• WHAT YOU NEED TO DO
Which lines below contain the word "control"? Copy each of them.

-------- DATA TO USE --------

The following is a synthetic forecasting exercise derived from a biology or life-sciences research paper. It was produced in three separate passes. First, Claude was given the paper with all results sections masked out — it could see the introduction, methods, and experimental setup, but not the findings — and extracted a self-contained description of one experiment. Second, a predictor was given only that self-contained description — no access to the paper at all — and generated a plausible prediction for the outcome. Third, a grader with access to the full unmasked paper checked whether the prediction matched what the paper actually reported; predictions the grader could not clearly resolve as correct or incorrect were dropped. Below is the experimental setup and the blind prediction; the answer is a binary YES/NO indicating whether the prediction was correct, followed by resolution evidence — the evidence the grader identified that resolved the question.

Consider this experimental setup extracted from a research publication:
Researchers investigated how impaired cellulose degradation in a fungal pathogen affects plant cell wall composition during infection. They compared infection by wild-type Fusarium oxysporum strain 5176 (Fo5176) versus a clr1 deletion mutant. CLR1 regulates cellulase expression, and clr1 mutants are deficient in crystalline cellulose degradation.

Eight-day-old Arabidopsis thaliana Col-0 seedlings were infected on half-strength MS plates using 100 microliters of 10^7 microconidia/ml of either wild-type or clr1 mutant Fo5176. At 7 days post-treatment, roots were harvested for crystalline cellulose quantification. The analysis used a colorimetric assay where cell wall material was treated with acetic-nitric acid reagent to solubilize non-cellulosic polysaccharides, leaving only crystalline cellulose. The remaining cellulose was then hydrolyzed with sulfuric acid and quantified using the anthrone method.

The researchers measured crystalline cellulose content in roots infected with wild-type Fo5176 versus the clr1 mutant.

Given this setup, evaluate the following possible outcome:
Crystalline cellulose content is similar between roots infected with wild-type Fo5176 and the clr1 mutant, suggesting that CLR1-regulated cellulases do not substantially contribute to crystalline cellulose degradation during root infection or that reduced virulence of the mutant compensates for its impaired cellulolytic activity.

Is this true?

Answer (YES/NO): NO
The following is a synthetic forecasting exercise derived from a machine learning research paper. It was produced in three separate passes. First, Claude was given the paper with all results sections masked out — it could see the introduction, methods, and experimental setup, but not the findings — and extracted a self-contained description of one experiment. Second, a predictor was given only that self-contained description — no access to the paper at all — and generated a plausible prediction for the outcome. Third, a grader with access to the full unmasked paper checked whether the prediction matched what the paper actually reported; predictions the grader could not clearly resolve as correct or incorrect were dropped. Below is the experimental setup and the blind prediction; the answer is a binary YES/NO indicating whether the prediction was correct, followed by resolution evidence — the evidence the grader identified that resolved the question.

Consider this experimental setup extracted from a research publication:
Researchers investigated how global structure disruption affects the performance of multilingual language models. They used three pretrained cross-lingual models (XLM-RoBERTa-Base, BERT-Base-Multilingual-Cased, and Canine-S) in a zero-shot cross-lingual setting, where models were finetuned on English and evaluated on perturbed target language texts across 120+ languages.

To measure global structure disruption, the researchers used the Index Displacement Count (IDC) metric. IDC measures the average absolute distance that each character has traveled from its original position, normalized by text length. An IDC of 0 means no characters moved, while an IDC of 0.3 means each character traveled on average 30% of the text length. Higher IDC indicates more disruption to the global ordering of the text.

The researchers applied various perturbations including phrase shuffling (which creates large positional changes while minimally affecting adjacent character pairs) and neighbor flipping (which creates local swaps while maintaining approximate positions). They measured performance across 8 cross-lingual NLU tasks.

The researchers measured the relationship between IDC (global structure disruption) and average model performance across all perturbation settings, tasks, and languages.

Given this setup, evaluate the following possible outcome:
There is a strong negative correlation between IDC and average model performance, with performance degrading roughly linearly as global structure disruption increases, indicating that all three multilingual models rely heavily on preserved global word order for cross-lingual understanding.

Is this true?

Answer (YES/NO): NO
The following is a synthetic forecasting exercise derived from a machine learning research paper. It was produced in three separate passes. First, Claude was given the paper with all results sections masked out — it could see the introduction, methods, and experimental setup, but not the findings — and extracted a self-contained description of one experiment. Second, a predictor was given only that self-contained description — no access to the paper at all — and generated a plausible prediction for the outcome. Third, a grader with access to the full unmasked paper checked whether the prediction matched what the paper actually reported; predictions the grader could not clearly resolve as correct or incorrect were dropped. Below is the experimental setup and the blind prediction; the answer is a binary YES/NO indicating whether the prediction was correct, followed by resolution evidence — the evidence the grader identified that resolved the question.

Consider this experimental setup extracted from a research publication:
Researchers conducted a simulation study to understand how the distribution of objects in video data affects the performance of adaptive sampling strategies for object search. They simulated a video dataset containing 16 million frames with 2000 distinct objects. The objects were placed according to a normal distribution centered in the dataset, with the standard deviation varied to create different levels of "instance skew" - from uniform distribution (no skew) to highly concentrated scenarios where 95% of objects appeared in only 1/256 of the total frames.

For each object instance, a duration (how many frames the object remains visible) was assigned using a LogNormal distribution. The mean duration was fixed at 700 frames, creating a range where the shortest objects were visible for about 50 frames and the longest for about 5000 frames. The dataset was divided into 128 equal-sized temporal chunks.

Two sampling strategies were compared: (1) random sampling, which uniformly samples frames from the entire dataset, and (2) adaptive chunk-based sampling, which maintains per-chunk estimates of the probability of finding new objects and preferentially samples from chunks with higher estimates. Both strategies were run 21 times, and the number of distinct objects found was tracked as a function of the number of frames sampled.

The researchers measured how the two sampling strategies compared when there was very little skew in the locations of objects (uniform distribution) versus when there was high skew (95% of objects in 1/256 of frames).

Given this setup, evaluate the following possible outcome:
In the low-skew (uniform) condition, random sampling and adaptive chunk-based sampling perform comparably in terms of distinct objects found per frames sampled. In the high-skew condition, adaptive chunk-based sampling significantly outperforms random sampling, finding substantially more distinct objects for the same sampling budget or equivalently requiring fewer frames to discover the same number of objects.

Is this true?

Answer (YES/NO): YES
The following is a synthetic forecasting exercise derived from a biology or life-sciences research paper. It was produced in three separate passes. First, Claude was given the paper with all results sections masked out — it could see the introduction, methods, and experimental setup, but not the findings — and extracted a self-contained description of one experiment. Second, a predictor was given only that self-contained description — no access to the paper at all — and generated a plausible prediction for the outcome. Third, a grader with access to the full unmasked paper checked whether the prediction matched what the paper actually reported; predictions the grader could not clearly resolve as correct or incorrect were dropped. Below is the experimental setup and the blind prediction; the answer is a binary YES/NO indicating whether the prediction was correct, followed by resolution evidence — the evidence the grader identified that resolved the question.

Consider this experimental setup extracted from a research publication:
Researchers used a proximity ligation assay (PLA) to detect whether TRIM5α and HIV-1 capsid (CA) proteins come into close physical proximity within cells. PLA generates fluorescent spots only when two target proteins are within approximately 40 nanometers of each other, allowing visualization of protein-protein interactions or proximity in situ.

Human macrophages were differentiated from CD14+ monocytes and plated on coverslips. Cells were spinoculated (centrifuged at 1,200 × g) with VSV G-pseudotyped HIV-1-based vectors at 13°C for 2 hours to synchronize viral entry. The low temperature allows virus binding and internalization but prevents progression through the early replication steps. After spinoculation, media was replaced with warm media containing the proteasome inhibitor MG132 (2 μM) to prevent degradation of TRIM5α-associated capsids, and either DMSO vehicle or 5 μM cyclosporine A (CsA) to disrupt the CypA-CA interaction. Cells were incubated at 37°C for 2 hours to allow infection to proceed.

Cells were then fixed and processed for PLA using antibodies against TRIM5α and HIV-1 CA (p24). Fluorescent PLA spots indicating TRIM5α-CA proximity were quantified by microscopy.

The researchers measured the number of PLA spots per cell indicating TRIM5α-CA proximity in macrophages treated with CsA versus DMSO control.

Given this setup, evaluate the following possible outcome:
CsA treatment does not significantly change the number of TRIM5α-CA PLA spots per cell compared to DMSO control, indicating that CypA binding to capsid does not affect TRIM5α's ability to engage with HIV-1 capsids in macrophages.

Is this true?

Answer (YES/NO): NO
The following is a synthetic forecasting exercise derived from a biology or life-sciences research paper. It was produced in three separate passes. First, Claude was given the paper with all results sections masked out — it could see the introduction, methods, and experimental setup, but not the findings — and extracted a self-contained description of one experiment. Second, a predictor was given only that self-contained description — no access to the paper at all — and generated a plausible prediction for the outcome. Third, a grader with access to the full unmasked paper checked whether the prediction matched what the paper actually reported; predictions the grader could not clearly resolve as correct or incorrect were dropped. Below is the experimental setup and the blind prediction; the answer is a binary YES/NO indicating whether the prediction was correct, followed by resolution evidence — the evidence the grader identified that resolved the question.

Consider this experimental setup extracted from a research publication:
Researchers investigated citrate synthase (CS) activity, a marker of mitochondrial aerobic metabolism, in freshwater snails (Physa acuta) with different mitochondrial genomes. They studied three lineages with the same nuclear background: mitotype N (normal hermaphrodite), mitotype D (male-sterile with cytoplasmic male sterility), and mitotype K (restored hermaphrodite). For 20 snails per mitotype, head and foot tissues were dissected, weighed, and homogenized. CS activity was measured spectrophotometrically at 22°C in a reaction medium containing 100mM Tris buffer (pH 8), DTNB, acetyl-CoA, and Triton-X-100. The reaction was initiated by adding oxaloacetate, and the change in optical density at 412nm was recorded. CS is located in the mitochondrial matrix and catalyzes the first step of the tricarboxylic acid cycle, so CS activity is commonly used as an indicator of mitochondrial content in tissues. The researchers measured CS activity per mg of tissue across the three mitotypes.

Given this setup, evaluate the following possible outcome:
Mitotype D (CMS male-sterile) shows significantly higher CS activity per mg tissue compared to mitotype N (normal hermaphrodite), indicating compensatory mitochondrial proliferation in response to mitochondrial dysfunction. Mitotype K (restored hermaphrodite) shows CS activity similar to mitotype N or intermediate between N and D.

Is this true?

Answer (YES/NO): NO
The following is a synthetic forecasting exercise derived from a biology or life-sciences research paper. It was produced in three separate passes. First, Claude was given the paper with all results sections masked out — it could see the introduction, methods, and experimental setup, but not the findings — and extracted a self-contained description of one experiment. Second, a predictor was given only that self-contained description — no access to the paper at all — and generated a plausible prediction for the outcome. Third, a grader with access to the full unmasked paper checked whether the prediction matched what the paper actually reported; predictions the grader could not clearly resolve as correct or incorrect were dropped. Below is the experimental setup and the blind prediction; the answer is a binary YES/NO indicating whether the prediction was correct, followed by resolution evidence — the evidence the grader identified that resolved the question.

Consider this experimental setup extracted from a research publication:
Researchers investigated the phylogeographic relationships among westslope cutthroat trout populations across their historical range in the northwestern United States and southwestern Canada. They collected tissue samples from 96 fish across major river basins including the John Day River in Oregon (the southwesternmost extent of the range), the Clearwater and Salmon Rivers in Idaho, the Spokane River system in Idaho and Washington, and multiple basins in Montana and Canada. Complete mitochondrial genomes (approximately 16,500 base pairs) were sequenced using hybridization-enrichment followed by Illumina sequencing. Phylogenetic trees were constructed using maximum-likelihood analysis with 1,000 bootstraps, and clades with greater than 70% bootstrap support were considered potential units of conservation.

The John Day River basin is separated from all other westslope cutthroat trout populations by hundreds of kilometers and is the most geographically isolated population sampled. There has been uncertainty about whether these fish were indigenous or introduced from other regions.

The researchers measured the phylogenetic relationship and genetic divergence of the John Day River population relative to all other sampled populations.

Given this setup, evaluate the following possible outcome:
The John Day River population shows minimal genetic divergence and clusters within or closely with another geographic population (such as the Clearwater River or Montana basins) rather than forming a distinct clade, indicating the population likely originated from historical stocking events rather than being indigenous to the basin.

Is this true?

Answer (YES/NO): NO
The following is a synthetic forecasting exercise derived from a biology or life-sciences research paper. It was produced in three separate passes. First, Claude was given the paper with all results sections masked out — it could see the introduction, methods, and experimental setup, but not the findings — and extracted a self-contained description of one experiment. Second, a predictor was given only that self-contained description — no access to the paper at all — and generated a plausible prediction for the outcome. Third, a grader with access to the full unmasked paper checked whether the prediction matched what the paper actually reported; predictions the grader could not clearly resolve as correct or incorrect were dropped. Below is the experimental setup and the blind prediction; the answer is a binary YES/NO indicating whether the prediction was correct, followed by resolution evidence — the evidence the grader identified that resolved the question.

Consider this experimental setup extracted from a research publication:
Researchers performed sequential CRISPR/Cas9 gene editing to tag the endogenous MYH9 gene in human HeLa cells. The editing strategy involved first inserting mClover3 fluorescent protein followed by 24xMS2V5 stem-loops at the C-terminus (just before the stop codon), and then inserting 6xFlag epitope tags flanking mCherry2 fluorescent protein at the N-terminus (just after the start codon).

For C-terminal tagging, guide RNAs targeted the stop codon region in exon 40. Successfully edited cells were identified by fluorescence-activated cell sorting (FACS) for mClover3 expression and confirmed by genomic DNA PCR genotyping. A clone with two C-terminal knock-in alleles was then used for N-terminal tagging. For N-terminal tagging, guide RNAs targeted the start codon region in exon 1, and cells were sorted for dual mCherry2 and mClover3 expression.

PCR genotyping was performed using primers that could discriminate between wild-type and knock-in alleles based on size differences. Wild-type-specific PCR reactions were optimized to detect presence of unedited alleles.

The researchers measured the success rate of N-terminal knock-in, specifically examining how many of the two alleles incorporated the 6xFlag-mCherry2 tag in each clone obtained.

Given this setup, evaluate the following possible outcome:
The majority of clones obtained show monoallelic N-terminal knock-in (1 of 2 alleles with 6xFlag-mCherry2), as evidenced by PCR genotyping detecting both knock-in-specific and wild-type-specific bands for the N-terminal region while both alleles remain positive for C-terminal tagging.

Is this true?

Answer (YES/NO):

--------

• RESULT FOR THIS EXERCISE
The researchers measured the number of PLA spots per cell indicating TRIM5α-CA proximity in macrophages treated with CsA versus DMSO control.
CsA treatment does not significantly change the number of TRIM5α-CA PLA spots per cell compared to DMSO control, indicating that CypA binding to capsid does not affect TRIM5α's ability to engage with HIV-1 capsids in macrophages.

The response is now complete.